House Majority Leader Steny Hoyer on Wednesday said Democrats are open to splitting President Biden‘s big-spending infrastructure plan into smaller pieces to get it across the finish line but that it is not the preferred option.
“It’s not off the table,” the Maryland Democrat told a Washington Post Live event. “Are we open to discussing ways and means to get that done? Of course we are.”
At the same time, Mr. Hoyer said Mr. Biden doesn’t want to leave a bunch of parts of the proposal on the cutting room floor as the White House seeks GOP buy-in, saying it is an integrated package. He also said a budget mechanism known as “reconciliation” remains an option for Democrats who might need to avoid a GOP filibuster and rely on their razor-thin majorities to pass the package.
Mr. Hoyer argued former President Donald Trump backed a $2 trillion infrastructure package last year, even if the ex-president failed to draw in the lines, so it isn’t wild to ask the GOP to back Mr. Biden‘s push a $2.3 trillion investment in infrastructure.
Mr.
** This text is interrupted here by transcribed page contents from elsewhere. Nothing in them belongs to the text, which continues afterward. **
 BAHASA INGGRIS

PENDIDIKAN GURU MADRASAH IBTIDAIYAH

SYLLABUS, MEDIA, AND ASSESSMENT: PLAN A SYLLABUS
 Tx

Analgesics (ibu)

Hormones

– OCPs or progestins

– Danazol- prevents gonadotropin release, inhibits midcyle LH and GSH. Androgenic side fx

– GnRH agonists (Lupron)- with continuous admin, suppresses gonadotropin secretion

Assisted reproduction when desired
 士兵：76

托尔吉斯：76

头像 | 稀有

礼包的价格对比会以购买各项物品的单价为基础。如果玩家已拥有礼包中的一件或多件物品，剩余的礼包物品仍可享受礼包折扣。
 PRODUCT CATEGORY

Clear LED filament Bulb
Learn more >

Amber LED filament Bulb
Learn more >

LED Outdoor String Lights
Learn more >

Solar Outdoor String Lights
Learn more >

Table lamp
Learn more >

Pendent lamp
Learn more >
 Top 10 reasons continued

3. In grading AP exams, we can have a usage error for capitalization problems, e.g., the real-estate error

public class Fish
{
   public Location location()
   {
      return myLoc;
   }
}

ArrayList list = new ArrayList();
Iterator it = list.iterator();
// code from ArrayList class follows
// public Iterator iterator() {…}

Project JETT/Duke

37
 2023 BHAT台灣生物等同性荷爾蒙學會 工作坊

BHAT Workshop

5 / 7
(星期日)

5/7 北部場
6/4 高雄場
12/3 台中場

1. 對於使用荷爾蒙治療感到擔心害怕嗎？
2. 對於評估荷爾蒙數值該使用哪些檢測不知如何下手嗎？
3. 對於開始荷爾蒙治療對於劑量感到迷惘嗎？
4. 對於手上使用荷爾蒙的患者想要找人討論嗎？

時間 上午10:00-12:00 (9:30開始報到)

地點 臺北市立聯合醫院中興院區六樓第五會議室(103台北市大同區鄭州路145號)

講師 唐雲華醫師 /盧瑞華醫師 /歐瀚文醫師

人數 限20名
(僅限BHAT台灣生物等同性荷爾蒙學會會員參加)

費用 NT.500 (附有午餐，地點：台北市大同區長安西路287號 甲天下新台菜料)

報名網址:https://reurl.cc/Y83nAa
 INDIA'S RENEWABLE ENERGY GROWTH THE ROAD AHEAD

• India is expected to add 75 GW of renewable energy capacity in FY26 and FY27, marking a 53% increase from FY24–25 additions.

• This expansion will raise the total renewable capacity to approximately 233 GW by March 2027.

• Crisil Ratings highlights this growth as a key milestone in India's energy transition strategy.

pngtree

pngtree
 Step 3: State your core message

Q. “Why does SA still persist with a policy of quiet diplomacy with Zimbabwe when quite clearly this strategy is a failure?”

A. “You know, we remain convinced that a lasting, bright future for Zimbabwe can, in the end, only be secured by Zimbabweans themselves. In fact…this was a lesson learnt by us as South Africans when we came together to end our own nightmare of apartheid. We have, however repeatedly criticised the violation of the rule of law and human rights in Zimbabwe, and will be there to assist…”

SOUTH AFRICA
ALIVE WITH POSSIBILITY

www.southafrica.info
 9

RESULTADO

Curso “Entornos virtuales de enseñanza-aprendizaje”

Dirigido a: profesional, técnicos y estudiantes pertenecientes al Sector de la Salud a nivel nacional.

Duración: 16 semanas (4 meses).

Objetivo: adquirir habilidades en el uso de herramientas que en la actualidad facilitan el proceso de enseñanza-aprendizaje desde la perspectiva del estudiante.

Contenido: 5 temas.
Biden is hitting the road to promote his plan and a $1.8 trillion “families” plan, though Republicans have balked at the price tag. They say it is loaded down with a liberal wish list and should be pared down.
“They have a more limited view of what infrastructure is,” Mr. Hoyer said.
Rep. Lauren Boebert, Colorado Republican, introduced a plan — America’s Infrastructure Modernization Act (AIM) — late Tuesday to fund what she considers to be “real” infrastructure.
“President Biden calls everything under the sun infrastructure, but only 6% of his $2.3 trillion so-called infrastructure plan goes to roads and bridges,” she said. “The rest goes to climate change, increasing government bureaucracy, and unrelated liberal wish-list items. I introduced the AIM Act to offer a targeted, efficient infrastructure plan that works for America.”